TEXT SHOWN
+---+

Other long-term, mental effects of Opioid addiction and withdrawal include:
- Difficulty concentrating
- Drug cravings
- Inability to feel pleasure
- Suicidal thoughts
In particular, drug cravings are responsible for a range of behaviors that can seem uncontrollable to the individual struggling with his or her addiction. These mental changes can severely affect behaviors necessary for a healthy life. For instance, drug cravings may lead someone to participate in risky or criminal behaviors to secure more drugs. Selling drugs, prostitution, and stealing are some examples of drug-seeking behavior. People with an Opioid Use Disorder (OUD) may engage in these behaviors despite the obvious detriment to their health and well-being.
Opioid Addiction, Depression, and Mental Illness
Many people suffering from addiction also experience mental illnesses (such as antisocial personality disorder and depression). The relationship between addiction and depression is “bi-directional,” or, one disorder increases the risk of developing the other. One study found that 10% of patients with an Opioid prescription will develop depression after entering treatment for pain relief (none had a prior diagnosis of depression). Some recent research suggests that hormonal and dopamine interference caused by Opioids plays a part in developing depression. Likewise, people with depression may not be able to feel the full effects of some prescription Opioids, causing them to take bigger doses.

+---+

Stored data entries
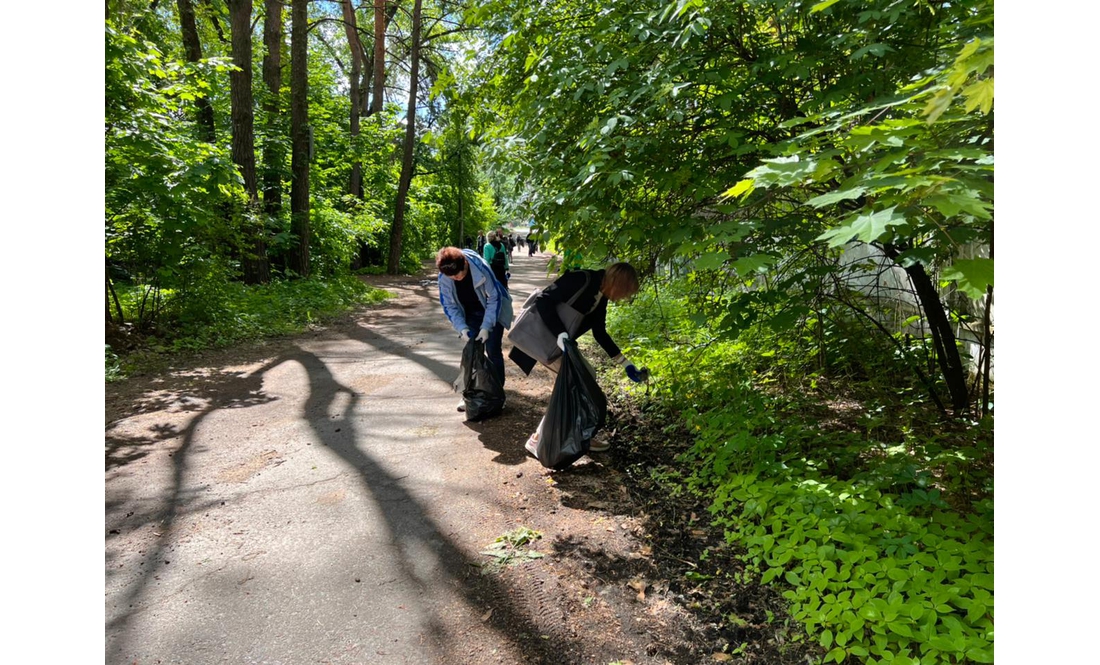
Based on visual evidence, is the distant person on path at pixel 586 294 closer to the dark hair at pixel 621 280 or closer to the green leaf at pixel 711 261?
the dark hair at pixel 621 280

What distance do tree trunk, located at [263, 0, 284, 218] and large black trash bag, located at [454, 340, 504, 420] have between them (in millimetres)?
8984

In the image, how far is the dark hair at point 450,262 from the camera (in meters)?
4.96

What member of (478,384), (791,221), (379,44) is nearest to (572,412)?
(478,384)

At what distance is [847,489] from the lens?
3.16 meters

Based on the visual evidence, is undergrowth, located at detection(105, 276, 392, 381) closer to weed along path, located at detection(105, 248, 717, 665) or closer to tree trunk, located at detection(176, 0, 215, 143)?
weed along path, located at detection(105, 248, 717, 665)

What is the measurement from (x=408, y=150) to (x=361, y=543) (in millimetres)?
16293

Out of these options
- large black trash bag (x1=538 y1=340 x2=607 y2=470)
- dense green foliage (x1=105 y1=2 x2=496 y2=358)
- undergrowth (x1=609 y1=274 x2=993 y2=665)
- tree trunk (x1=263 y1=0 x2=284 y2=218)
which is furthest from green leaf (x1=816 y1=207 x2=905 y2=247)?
tree trunk (x1=263 y1=0 x2=284 y2=218)

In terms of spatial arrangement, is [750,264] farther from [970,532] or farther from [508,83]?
[508,83]

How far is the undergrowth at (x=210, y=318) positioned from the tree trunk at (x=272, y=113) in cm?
302

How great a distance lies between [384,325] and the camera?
10.4 meters

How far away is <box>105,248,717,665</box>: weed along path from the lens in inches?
101

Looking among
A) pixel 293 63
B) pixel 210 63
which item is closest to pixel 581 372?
pixel 210 63

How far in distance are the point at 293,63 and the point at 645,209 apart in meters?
11.6

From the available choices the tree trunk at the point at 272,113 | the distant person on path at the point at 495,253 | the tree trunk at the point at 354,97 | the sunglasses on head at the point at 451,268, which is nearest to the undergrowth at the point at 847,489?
the sunglasses on head at the point at 451,268
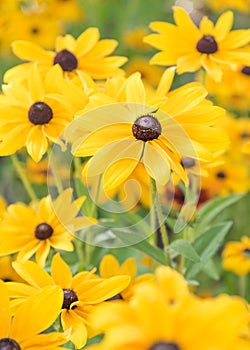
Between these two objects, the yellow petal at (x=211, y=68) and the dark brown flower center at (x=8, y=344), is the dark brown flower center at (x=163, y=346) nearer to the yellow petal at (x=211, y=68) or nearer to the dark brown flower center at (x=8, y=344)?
the dark brown flower center at (x=8, y=344)

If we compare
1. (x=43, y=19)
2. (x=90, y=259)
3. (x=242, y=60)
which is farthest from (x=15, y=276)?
(x=43, y=19)

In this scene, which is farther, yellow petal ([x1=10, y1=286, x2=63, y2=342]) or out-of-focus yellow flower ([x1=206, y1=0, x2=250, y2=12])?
out-of-focus yellow flower ([x1=206, y1=0, x2=250, y2=12])

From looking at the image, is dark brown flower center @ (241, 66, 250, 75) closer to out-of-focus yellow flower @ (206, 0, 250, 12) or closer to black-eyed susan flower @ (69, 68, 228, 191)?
out-of-focus yellow flower @ (206, 0, 250, 12)

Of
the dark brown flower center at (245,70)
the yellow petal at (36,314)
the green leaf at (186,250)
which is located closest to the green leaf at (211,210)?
the green leaf at (186,250)

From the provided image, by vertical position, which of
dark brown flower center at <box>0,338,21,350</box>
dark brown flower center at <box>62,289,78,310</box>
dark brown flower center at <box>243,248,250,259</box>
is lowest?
dark brown flower center at <box>243,248,250,259</box>

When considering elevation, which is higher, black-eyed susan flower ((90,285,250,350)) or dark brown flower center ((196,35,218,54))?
dark brown flower center ((196,35,218,54))

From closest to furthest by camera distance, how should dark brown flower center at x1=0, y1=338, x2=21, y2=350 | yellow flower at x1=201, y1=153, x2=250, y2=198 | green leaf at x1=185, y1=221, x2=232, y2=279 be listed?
1. dark brown flower center at x1=0, y1=338, x2=21, y2=350
2. green leaf at x1=185, y1=221, x2=232, y2=279
3. yellow flower at x1=201, y1=153, x2=250, y2=198

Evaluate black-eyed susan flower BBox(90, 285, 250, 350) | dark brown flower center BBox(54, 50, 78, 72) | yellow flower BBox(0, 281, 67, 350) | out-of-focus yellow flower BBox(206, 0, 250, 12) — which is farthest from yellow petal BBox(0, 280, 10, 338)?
out-of-focus yellow flower BBox(206, 0, 250, 12)
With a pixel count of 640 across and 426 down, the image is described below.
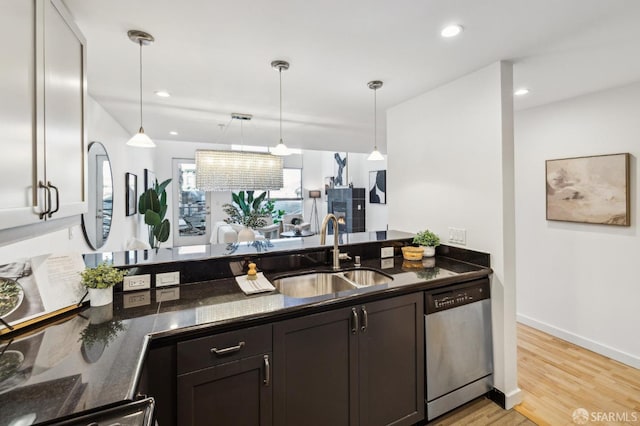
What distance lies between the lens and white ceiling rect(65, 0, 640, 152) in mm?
1504

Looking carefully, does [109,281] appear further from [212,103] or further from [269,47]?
[212,103]

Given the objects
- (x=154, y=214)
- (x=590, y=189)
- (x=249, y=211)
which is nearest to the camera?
(x=590, y=189)

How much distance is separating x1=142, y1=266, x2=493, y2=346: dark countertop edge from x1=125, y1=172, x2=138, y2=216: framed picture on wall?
3594mm

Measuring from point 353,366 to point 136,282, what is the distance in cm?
131

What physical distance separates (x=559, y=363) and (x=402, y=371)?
180 cm

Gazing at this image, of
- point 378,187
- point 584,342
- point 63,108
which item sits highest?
point 378,187

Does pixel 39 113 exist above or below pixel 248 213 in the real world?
above

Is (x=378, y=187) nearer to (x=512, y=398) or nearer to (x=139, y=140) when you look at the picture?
(x=512, y=398)

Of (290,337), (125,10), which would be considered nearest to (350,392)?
(290,337)

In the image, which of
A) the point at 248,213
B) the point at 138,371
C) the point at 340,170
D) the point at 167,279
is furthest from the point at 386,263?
the point at 340,170

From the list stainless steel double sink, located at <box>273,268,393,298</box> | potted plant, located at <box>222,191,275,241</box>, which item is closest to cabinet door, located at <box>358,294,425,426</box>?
stainless steel double sink, located at <box>273,268,393,298</box>

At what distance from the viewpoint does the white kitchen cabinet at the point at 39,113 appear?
0.94 metres

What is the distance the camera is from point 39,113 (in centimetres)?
110

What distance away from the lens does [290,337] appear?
1445 millimetres
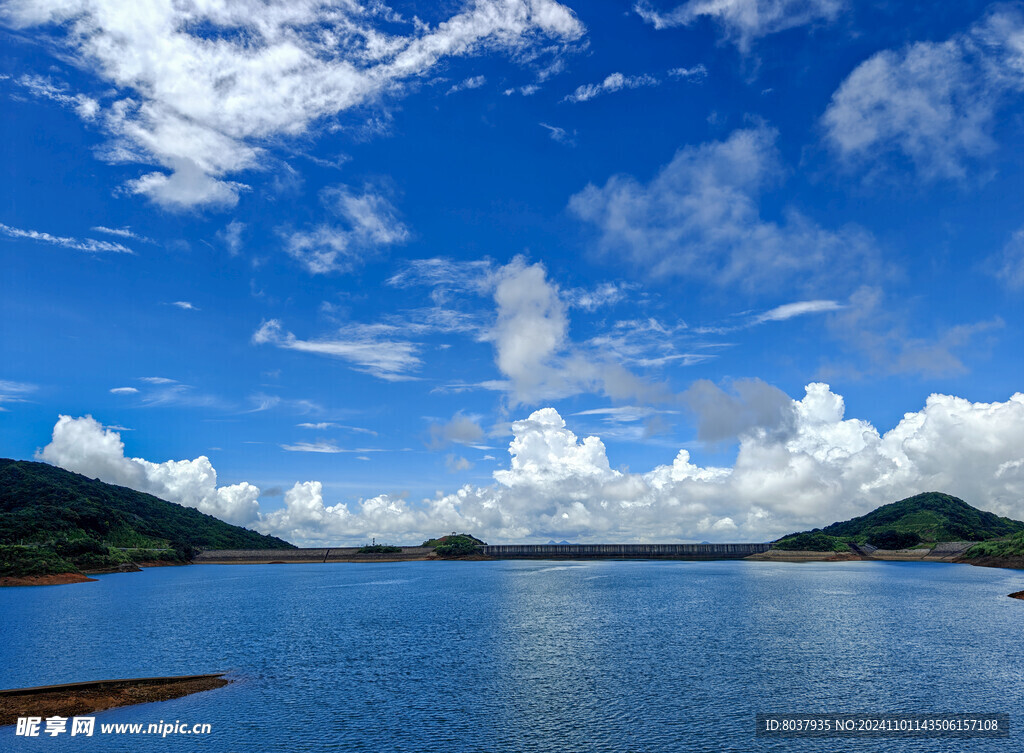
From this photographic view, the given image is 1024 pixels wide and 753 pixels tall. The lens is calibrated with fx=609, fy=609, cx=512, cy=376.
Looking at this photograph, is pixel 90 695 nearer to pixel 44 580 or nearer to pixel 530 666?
pixel 530 666

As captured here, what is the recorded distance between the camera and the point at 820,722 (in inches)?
1785

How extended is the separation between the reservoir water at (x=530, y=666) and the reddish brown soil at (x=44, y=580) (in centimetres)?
6058

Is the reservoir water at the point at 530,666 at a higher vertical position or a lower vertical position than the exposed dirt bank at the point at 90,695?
lower

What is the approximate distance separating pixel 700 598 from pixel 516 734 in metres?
98.2

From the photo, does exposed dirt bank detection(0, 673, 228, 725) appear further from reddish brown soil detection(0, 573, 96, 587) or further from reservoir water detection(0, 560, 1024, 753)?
reddish brown soil detection(0, 573, 96, 587)

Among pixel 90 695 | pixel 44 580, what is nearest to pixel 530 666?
pixel 90 695

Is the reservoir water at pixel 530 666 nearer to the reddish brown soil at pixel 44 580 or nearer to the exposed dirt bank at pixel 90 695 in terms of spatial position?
the exposed dirt bank at pixel 90 695

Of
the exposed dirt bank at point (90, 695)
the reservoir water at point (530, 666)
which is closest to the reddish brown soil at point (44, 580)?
the reservoir water at point (530, 666)

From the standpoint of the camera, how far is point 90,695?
165 ft

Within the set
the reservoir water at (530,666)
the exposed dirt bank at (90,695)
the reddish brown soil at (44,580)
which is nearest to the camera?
the reservoir water at (530,666)

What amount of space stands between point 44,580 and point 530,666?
603ft

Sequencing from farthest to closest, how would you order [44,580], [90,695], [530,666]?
1. [44,580]
2. [530,666]
3. [90,695]

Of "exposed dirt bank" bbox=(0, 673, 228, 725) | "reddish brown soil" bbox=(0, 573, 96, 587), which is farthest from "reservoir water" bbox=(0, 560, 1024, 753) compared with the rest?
"reddish brown soil" bbox=(0, 573, 96, 587)

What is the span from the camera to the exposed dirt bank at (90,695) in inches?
1858
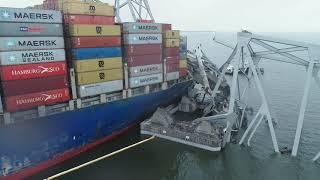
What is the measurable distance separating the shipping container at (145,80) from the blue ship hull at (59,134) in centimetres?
173

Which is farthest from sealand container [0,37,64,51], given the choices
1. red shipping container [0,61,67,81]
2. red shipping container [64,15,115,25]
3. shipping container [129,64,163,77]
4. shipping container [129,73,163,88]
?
shipping container [129,73,163,88]

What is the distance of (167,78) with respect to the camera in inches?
1783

+---+

QUESTIONS ON THE MATERIAL
- a) In the passage on opioid addiction, what share of patients with an opioid prescription developed depression after entering treatment for pain relief, according to one study?
- b) Continue the passage on opioid addiction from its last sentence.
The entries are separate from the passage on opioid addiction and have no connection to it.

RESPONSES BY ITEM NUMBER
- a) 10% of them developed depression.

- b)
Some mental symptoms of depression overlap those of Opioid addiction, including:
- Altered mood and irritability
- Changes in sleep patterns
- Changes in appetite
- Difficulty concentrating
- Feelings of guilt or despair
- Losing interest in hobbies
- Low energy
- Suicidal thoughts
When depression goes untreated, recovering from addiction can be immensely difficult. Heroin abuse, especially, is linked to suicidal thoughts and attempts. Among those who suffer from a Heroin Use Disorder, 35% fall victim to death by suicide. Subsequently, treatment for addiction and co-morbid mental illnesses should include medically-supervised detox and a drug rehab program that employs addiction treatment medications and research-backed therapies (such as cognitive behavioral therapy).
Mental Effects of Opioids on Adolescents
The intense effects of Opioids on the brain are even greater (and more dangerous) among adolescents who abuse Opioids. In 2016, 3.6% of teens between 12 and 17 years-old misused Opioids – twice the number of the next age group, young adults between 18 and 25 years-old. While the majority of this type of drug abuse involves prescription Opioids and not Heroin, because all Opioids have similar effects, the results on cognitive functioning is the same.
Adolescent brains are at an even greater risk of negative mental effects caused by Opioid abuse. The brain continues to develop until about the age of 25 years-old and any damage it suffers during this period can slow or halt its growth. White matter and prefrontal cortex damage in the brain of a 15-year-old can leave them with lifelong mental impairment, including inability to properly regulate their emotions, their responses to stressful situations, and make sound decisions. Moreover, teens who initiate drug use earlier are more likely to carry lifelong addictions, experience more overdoses, and die earlier than those who start using drugs later in life.
Preventing Opioid abuse, for all ages, is the only way to completely prevent the negative mental effects of Opioid addiction. For people who may already have an OUD, it is vital they seek medical help at a detox or rehab facility.